-------- Provided data --------

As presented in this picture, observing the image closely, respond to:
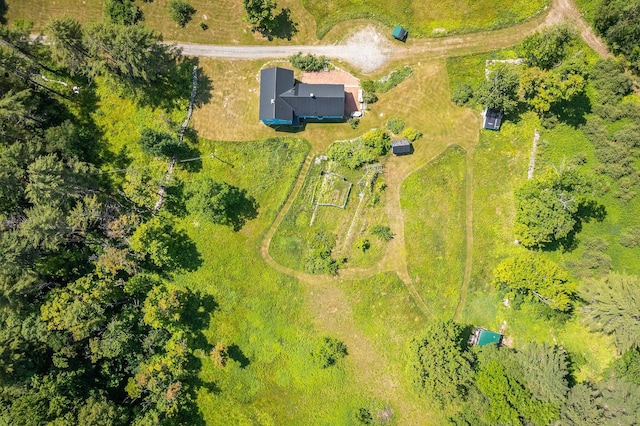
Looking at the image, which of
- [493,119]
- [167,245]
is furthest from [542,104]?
[167,245]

--------

Work required
Reproduce every line of the entries above, requests included, and shift each coordinate in the answers by adding 100 to it. Omit the pictures.

Full answer
As presented in this picture, observing the image closely, respond to:
Looking at the image, which of
- [493,119]
- [167,245]
is furthest from [542,104]?
[267,345]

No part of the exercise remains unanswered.